Pomegranate molasses is a pantry staple throughout the eastern portion of the Mediterranean. Made by reducing pomegranate juice, this sticky syrup layers astringent, floral, and faintly bitter notes over a sweet-tart, fruity flavor. It can be whisked into vinaigrette, drizzled over vegetables, brushed onto roasted meats, or pureed into dips. Many recipes call for boiling pomegranate juice and a generous amount of sugar (and sometimes lemon juice) in a saucepan. We found that those syrups tasted too jam-like and required at least 20 minutes of cooking. We use only a small amount of sugar and no lemon juice. To speed up evaporation, we use a 12-inch skillet, which offers more surface area.
2 cups pomegranate juice
1/2 teaspoon sugar
Reducing the pomegranate juice at a simmer, rather than at a boil, drives off fewer flavor compounds and results in fresher, more complex flavor.

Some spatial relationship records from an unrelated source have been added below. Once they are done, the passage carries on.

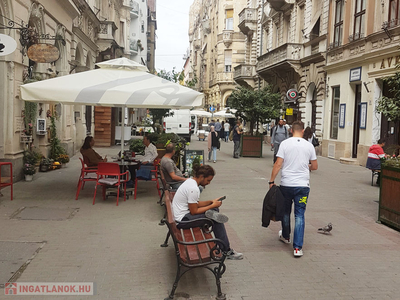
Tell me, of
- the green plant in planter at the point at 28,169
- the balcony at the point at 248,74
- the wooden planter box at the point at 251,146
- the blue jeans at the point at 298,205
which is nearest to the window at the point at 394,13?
the wooden planter box at the point at 251,146

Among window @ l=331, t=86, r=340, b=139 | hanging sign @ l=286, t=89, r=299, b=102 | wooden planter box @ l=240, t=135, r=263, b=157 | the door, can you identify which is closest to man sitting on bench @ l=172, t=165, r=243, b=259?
the door

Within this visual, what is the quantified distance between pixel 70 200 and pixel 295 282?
5.70 m

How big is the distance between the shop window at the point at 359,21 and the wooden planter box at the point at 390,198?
12.0 meters

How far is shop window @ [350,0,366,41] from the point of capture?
698 inches

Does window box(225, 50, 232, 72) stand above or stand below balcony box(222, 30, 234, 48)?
below

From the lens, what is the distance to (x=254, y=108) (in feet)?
64.8

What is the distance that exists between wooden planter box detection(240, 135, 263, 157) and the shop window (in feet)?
19.7

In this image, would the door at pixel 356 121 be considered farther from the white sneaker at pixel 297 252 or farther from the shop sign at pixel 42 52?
the white sneaker at pixel 297 252

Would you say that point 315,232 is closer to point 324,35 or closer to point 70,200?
point 70,200

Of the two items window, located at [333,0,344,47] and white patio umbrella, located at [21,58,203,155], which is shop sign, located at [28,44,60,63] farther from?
window, located at [333,0,344,47]

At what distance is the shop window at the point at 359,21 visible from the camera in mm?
17719

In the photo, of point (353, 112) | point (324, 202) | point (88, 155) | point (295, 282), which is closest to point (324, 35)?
point (353, 112)

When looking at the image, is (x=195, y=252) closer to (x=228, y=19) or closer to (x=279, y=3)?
(x=279, y=3)

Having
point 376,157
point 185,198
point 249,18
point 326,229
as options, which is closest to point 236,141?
point 376,157
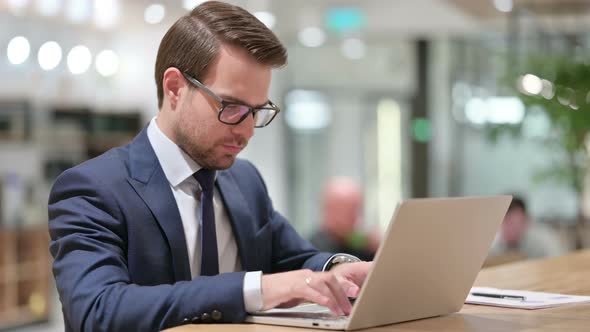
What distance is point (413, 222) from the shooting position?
1.59 metres

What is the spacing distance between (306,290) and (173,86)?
2.17 feet

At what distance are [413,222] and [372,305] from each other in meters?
0.15

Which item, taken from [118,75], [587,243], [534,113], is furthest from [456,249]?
[118,75]

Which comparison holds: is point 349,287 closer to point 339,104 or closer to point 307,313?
point 307,313

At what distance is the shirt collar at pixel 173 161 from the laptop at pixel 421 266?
1.30 ft

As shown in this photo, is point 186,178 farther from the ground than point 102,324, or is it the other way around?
point 186,178

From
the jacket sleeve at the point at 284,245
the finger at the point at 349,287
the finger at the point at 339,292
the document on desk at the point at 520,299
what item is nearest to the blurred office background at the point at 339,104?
the jacket sleeve at the point at 284,245

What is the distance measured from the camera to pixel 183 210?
2.12m

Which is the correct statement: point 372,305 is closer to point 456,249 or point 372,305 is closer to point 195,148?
point 456,249

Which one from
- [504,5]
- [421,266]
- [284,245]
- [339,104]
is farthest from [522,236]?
[421,266]

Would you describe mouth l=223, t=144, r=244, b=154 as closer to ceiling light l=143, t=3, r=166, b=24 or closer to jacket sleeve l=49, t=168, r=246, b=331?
jacket sleeve l=49, t=168, r=246, b=331

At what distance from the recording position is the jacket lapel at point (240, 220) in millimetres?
2264

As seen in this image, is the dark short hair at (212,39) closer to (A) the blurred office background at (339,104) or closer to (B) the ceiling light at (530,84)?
(A) the blurred office background at (339,104)

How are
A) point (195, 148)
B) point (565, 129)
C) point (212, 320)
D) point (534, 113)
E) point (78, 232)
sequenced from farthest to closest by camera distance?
point (534, 113) < point (565, 129) < point (195, 148) < point (78, 232) < point (212, 320)
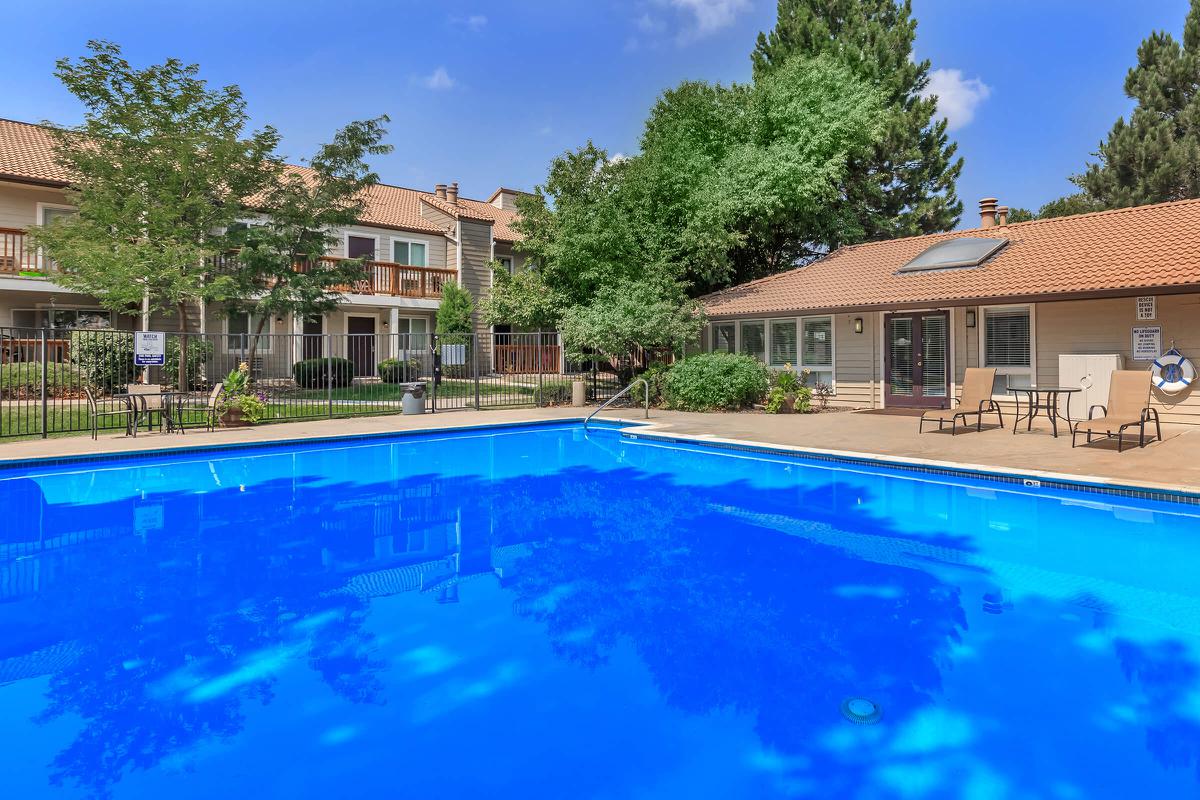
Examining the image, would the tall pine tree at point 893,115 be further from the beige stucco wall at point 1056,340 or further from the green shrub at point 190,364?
the green shrub at point 190,364

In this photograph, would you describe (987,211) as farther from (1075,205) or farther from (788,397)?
(1075,205)

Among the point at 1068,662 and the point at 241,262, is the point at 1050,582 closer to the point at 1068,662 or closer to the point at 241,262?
the point at 1068,662

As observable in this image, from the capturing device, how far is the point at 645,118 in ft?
68.5

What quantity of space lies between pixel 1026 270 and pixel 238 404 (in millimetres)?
16023

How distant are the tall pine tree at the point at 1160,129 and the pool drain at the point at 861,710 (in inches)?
1173

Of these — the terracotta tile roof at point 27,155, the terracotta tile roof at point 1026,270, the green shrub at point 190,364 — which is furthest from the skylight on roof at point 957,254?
the terracotta tile roof at point 27,155

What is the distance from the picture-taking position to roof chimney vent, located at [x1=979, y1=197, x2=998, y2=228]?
18234mm

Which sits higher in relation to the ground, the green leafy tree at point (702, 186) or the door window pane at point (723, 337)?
the green leafy tree at point (702, 186)

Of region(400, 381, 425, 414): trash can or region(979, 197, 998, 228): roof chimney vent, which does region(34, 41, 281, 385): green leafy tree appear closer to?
region(400, 381, 425, 414): trash can

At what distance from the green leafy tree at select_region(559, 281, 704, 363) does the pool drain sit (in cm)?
1361

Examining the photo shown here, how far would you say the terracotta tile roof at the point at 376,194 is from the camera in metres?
18.2

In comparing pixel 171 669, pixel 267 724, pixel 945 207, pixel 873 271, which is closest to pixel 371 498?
pixel 171 669

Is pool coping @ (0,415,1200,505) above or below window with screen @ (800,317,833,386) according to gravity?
below

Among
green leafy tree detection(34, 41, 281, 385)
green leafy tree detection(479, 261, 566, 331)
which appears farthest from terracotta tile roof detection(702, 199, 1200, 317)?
green leafy tree detection(34, 41, 281, 385)
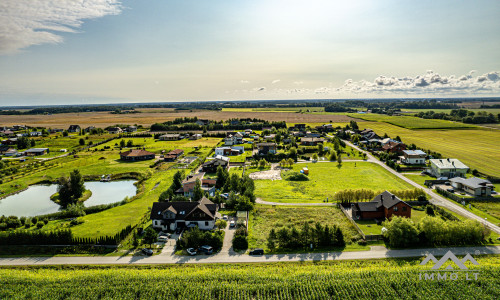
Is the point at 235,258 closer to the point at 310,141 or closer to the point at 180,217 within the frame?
the point at 180,217

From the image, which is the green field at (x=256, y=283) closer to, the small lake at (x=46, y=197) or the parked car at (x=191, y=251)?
the parked car at (x=191, y=251)

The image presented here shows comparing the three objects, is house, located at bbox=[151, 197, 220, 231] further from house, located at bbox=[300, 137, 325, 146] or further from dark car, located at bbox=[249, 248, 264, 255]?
house, located at bbox=[300, 137, 325, 146]

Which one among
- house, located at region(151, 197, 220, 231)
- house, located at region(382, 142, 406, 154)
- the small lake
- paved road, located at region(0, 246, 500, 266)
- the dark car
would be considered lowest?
paved road, located at region(0, 246, 500, 266)

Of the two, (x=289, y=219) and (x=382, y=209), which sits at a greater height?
(x=382, y=209)

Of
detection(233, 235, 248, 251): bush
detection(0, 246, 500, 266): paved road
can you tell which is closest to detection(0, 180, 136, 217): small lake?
detection(0, 246, 500, 266): paved road

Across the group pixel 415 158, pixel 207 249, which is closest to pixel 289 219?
pixel 207 249

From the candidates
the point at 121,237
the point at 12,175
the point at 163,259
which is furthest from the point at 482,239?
the point at 12,175
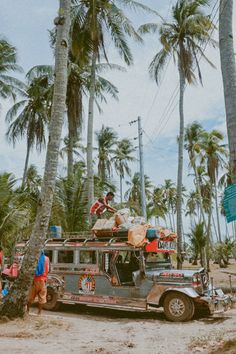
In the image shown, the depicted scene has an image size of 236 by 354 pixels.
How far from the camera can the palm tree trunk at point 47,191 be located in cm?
798

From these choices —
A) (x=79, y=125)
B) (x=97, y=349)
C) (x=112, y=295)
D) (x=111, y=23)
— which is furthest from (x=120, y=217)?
(x=79, y=125)

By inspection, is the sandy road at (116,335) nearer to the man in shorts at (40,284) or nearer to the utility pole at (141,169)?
the man in shorts at (40,284)

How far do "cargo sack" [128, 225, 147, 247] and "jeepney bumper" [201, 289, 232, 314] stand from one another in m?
2.06

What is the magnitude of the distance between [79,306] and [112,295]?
7.93 ft

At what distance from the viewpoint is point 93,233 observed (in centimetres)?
1125

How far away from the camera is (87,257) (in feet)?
35.5

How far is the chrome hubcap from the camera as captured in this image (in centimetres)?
932

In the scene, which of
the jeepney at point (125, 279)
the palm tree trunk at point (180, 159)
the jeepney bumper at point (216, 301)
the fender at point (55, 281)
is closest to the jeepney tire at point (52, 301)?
the jeepney at point (125, 279)

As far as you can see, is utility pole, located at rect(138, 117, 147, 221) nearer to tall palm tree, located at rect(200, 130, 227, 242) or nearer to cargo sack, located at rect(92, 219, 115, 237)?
cargo sack, located at rect(92, 219, 115, 237)

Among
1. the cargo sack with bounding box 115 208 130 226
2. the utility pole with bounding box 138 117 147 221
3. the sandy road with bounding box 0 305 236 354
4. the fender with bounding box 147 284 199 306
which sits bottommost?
the sandy road with bounding box 0 305 236 354

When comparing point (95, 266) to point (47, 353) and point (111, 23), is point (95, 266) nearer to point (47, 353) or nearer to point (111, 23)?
point (47, 353)

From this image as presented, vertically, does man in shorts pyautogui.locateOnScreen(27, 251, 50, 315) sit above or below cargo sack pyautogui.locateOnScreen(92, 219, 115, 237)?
below

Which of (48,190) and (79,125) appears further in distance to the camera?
(79,125)

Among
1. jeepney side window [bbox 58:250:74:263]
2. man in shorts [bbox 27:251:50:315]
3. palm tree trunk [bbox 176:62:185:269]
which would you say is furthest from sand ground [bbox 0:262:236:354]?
palm tree trunk [bbox 176:62:185:269]
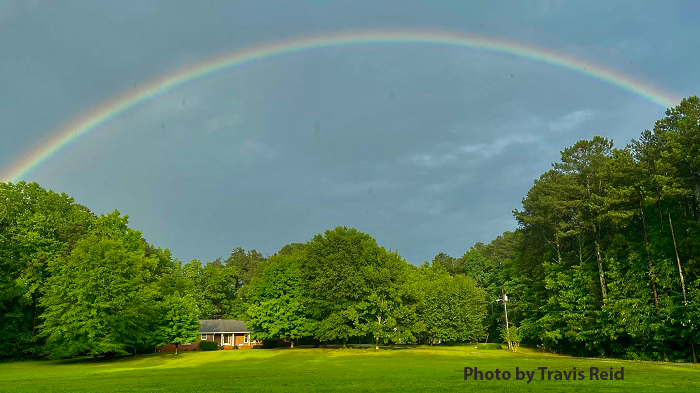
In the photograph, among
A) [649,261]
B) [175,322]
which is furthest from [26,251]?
[649,261]

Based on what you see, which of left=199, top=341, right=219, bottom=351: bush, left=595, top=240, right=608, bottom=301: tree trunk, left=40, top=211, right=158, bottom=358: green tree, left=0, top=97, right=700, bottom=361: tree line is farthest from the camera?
left=199, top=341, right=219, bottom=351: bush

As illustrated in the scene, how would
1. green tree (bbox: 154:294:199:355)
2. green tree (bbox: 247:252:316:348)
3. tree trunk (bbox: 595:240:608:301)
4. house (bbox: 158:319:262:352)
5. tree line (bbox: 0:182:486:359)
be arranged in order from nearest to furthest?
tree trunk (bbox: 595:240:608:301) → tree line (bbox: 0:182:486:359) → green tree (bbox: 154:294:199:355) → green tree (bbox: 247:252:316:348) → house (bbox: 158:319:262:352)

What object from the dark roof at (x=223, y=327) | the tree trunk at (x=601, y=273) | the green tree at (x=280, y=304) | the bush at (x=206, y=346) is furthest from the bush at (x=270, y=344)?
the tree trunk at (x=601, y=273)

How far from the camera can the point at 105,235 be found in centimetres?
5844

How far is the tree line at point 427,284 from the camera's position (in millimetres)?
38938

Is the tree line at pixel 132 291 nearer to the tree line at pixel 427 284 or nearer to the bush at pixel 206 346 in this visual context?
the tree line at pixel 427 284

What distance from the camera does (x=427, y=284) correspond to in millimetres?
77312

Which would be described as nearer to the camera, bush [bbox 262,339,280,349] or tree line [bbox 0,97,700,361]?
tree line [bbox 0,97,700,361]

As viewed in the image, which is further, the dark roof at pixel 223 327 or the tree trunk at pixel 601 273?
the dark roof at pixel 223 327

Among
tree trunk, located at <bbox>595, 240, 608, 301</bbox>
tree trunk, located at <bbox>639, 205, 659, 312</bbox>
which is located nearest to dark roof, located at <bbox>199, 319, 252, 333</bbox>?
tree trunk, located at <bbox>595, 240, 608, 301</bbox>

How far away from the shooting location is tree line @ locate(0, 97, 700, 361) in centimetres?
3894

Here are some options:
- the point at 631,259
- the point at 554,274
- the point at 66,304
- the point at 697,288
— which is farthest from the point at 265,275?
the point at 697,288

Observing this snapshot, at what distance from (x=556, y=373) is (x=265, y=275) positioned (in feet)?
155

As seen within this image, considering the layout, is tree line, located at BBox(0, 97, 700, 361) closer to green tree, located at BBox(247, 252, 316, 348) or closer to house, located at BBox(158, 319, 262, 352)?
green tree, located at BBox(247, 252, 316, 348)
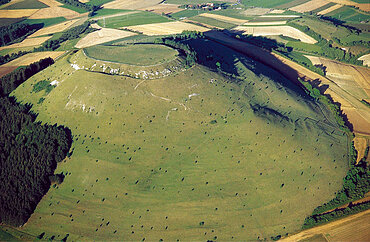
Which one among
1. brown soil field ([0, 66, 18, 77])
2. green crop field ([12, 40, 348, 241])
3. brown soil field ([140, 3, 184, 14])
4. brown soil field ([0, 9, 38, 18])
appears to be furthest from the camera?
brown soil field ([140, 3, 184, 14])

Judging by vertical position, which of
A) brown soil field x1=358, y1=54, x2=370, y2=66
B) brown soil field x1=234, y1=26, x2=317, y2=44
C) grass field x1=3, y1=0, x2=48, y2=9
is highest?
grass field x1=3, y1=0, x2=48, y2=9

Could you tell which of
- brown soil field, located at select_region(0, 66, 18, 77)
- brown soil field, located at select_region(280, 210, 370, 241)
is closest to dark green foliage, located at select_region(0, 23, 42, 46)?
brown soil field, located at select_region(0, 66, 18, 77)

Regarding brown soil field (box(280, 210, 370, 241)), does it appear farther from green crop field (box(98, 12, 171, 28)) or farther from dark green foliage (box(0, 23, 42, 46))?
dark green foliage (box(0, 23, 42, 46))

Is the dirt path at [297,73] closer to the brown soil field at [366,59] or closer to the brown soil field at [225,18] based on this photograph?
the brown soil field at [366,59]

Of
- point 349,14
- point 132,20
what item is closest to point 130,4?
point 132,20

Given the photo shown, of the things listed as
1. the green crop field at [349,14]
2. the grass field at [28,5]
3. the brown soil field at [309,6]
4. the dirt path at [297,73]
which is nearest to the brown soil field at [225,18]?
the dirt path at [297,73]

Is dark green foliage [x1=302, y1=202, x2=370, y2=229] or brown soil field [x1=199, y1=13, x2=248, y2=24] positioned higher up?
brown soil field [x1=199, y1=13, x2=248, y2=24]

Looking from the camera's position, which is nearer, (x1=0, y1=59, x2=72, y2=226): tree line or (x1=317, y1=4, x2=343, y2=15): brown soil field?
(x1=0, y1=59, x2=72, y2=226): tree line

Bring pomegranate juice, sugar, and salt to simmer in 12-inch skillet over high heat. Reduce heat to low and simmer, stirring and scraping thickened juice from sides of skillet occasionally, until mixture is thick and syrupy and measures 1/3 cup, 12 to 15 minutes. Let cool slightly before transferring to container. (Syrup can be refrigerated in airtight container for up to 1 month.)